This is not in some loose, abstracted sense of the word “play.” On a silicon chip that was linked to a computer, the cells were grown using a combination of human stem cells and mouse embryos. They were blind. Not a nervous system. Technically, no brain at all. However, there was a lesson in that dish.

Topic DishBrain — Lab-Grown Brain Cells Playing Pong
Lead Organization Cortical Labs, Melbourne, Australia
Collaborating Institutions University College London (UCL), Monash University
Published In Journal: Neuron (October 2022)
Lead Researcher Dr. Brett Kagan, Chief Scientific Officer, Cortical Labs
System Name DishBrain
Cell Count ~800,000 neurons (human stem cells + mouse embryo cells)
Interface High-density multi-electrode array (silicon chip)
Learning Time 5 minutes to begin playing Pong
Feedback Mechanism Predictable stimulation = reward (hit); random stimulation = punishment (miss)
Key Finding Biological neurons learn faster and use less energy than silicon-based AI
Potential Applications Alzheimer’s research, drug testing, neurodegenerative disease modeling, bio-hybrid computing
Latest Development Cortical Labs now building systems where cells play Doom (as of March 2026)
Reference Website Cortical Labs

The group responsible for this accomplishment, led by Dr. Brett Kagan at Cortical Labs and working with researchers from Monash University and University College London, published their results in the journal Neuron in October 2022. As the company’s chief scientific officer, Kagan made a claim that fell somewhere between science and philosophy: he referred to DishBrain, the system’s name, as the first “sentient” lab-grown brain. That term was criticized by other experts in the field, who said it went too far. However, very few challenged the fundamental outcome. From the outside, the neurons’ responses to the task and feedback appeared remarkably similar to learning.

The simplicity of the mechanism was elegant. The neurons received signals from a multi-electrode array embedded in the dish’s base that indicated the ball’s location on the screen and its distance from the paddle. The neural equivalent of a reward was given to the cells when they generated electrical activity that correctly moved the paddle and made contact with the ball. Following what Kagan refers to as a basic drive toward predictability, the cells were motivated to avoid the chaotic and random feedback that resulted from their failure. Programming was absent. The system is not instructed by an algorithm. The cells figured it out on their own terms, imperfectly but quantifiably.

Not only did the cells perform, but the way they performed in comparison to silicon alternatives caught the attention of scientists. It is possible to train traditional AI systems to play Pong flawlessly, and they have done so numerous times. However, that training necessitates a substantial amount of energy, computational power, and prolonged reinforced repetition.

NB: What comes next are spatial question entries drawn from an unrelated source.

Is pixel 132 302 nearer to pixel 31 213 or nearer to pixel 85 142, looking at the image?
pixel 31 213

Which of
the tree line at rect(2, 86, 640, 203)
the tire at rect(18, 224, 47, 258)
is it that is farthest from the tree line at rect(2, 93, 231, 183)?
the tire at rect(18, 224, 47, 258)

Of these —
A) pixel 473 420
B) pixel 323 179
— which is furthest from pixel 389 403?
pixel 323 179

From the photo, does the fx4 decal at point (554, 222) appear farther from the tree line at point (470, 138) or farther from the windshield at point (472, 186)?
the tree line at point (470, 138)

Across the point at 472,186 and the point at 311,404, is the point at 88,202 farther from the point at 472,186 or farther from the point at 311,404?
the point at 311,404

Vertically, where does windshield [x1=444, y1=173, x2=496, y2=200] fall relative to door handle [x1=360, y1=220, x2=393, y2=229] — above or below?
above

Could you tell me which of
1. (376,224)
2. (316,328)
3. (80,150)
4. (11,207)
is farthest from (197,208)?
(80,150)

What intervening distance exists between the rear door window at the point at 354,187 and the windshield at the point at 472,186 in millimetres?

The DishBrain neurons learned in five minutes while using a small portion of the energy required to complete the same task on a traditional computer. Additionally, they illustrated biological adaptability, a point that Brett Kagan repeatedly brought up in subsequent interviews. The neurons increased their electrical activity to adjust to the new unpredictability when the game was interrupted, such as when the ball was reset to a random position halfway through. Once they had discovered a pattern, they settled back down.

This kind of mid-task environmental shift is a challenge for silicon systems, even powerful ones. A person can walk into a kitchen they have never been to before and figure out how to make tea, according to Kagan’s straightforward description. No matter how powerful, a computer cannot accomplish that without specific instructions for each unknown variable.

It’s difficult to avoid thinking about that comparison for a little while. The speed at which silicon computing has developed would have seemed unthinkable to those who created the first computers, and the difference between what machines could accomplish in 1972—the year Pong was released—and what they can now accomplish is nearly unfathomable. However, it is still very challenging to replicate artificially the fundamental cognitive flexibility that enables a human to navigate an unfamiliar kitchen or learn a new task from limited feedback in an uncertain environment. The same quality was being displayed in miniature by the neurons in that Melbourne dish. That is not a minor issue.

The study falls under the expanding field of organoid intelligence, which investigates the possibility of using clusters of lab-grown brain tissue, or organoids, as biological processors. This is a worthwhile endeavor just based on the energy efficiency argument. The amount of electricity used by modern data centers is becoming a real barrier to the expansion of the AI sector.

One of the most urgent physical constraints in the field would be resolved by a biological computing substrate that functions similarly while consuming orders of magnitude less power. Dishes like DishBrain and the iterative process of comprehending precisely how neurons acquire and apply learned behavior may be the route to that future. It’s also possible that it will take decades to overcome the enormous technical obstacles separating a functional biological processor from a Pong-playing petri dish. Kagan has taken care to avoid making exaggerated claims about deadlines.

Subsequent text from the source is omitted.